A queste domande prova a rispondere questo volume, con l’intento di ribaltare la visione negativa presente nell’opinione pubblica, attualizzando e calando nella realtà concreta di oggi i precetti consegnati a Mosè sul monte Sinai.

Il libro prova a indicare una strada di libertà e di pienezza, un cammino d’amore per meglio conoscere se stessi e gli altri. Come ha scritto Francesco Occhetta nella prefazione, «la rilettura del Decalogo nasce dal desiderio di un confronto, al fine di aiutare a formare, in una costante ricerca, coscienze mature che hanno come obiettivo quello di trovare, migliorare, cambiare e rinnovare un insieme di condizioni che permettano a ciascuno di perseguire la propria realizzazione umana» (p. 9). I comandamenti ci parlano di relazione, di apertura agli altri, di libertà che si gioca e si realizza soltanto nell’incontro con l’Altro/altro.

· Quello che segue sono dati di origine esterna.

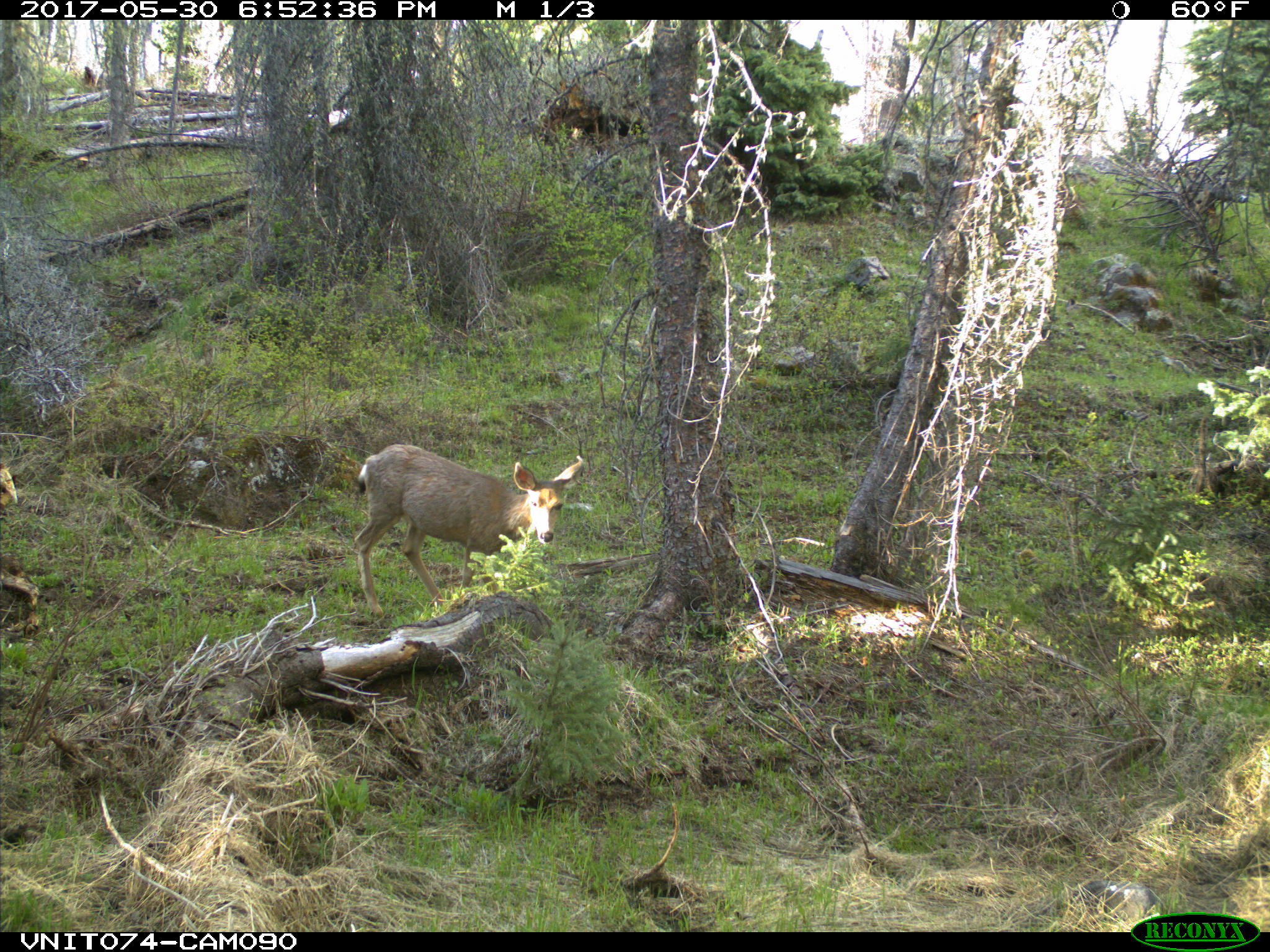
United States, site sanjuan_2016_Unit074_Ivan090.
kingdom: Animalia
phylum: Chordata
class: Mammalia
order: Artiodactyla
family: Cervidae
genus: Odocoileus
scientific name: Odocoileus hemionus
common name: mule deer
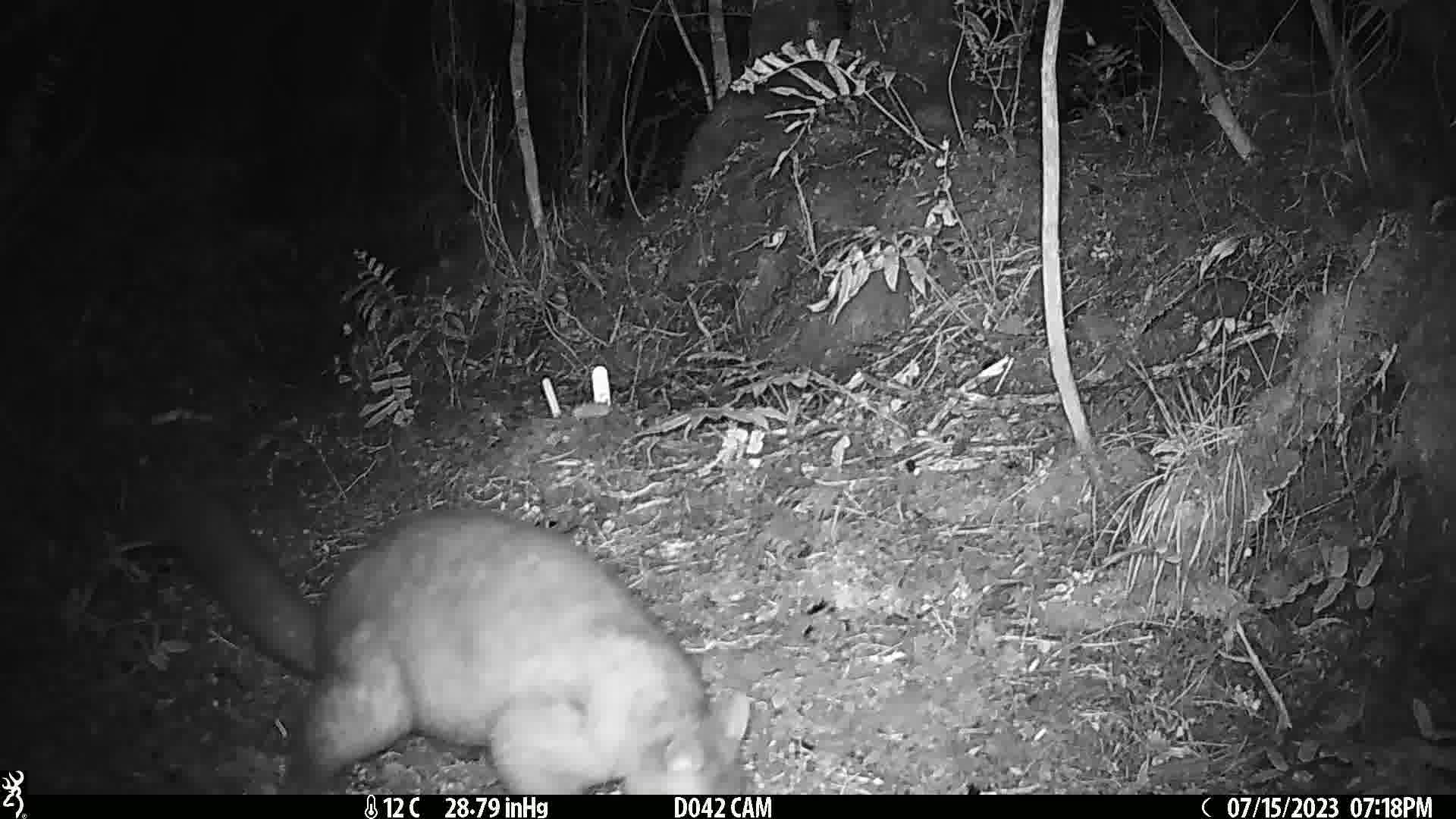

Le riflessioni contenute nel testo ripercorrono una per una le indicazioni date a Mosè: nella prima parte si affrontano i comandamenti che trattano della relazione intima di ciascuno/a con Dio padre. Nella seconda parte, poi, si percorrono le relazioni con gli altri e i legami sociali che sono alla base della convivenza civile e della realizzazione del bene comune. Il «Non avrai altri dei di fronte a me» (Deuteronomio 5,7), ad esempio, mette in evidenza le grandi costruzioni ideologiche e totalitarie che hanno caratterizzato il XX secolo e quelle che oggi caratterizzano i nostri tempi difficili: il liberismo sfrenato e il populismo, entrambi segnati profondamente da una semplificazione e da un riduzionismo che annientano le differenze.

Il comandamento «Non ruberai» assume una dimensione molto più ampia del semplice non sottrarre denaro: rubare oggi significa togliere alle giovani generazioni il futuro, rubare la possibilità di uno sviluppo sostenibile distraendo risorse economiche e governandole in malo modo, lasciando che la criminalità organizzata prosperi, che la corruzione e l’evasione fiscale dilaghino, che l’illegalità non venga contrastata con efficacia e risolutezza.

I comandamenti sono una provocazione forte a passare dall’io al noi, per ripensarsi in un impegno comune per costruire un mondo più giusto e fraterno. Il Decalogo interroga sia la coscienza religiosa di chi crede sia la coscienza civile di tutti gli uomini e tutte le donne di buona volontà, di generazione in generazione. Oggi chiamano in causa la nostra responsabilità matura e adulta – professionisti, insegnanti, educatori, formatori, imprenditori, amministratori e politici – per costruire un agire sociale che ci permetta di vivere “da fratelli e sorelle” nella comunità politica. Che implementi, cioè, sempre di più l’humanum come essere profondamente dialogico e relazionale.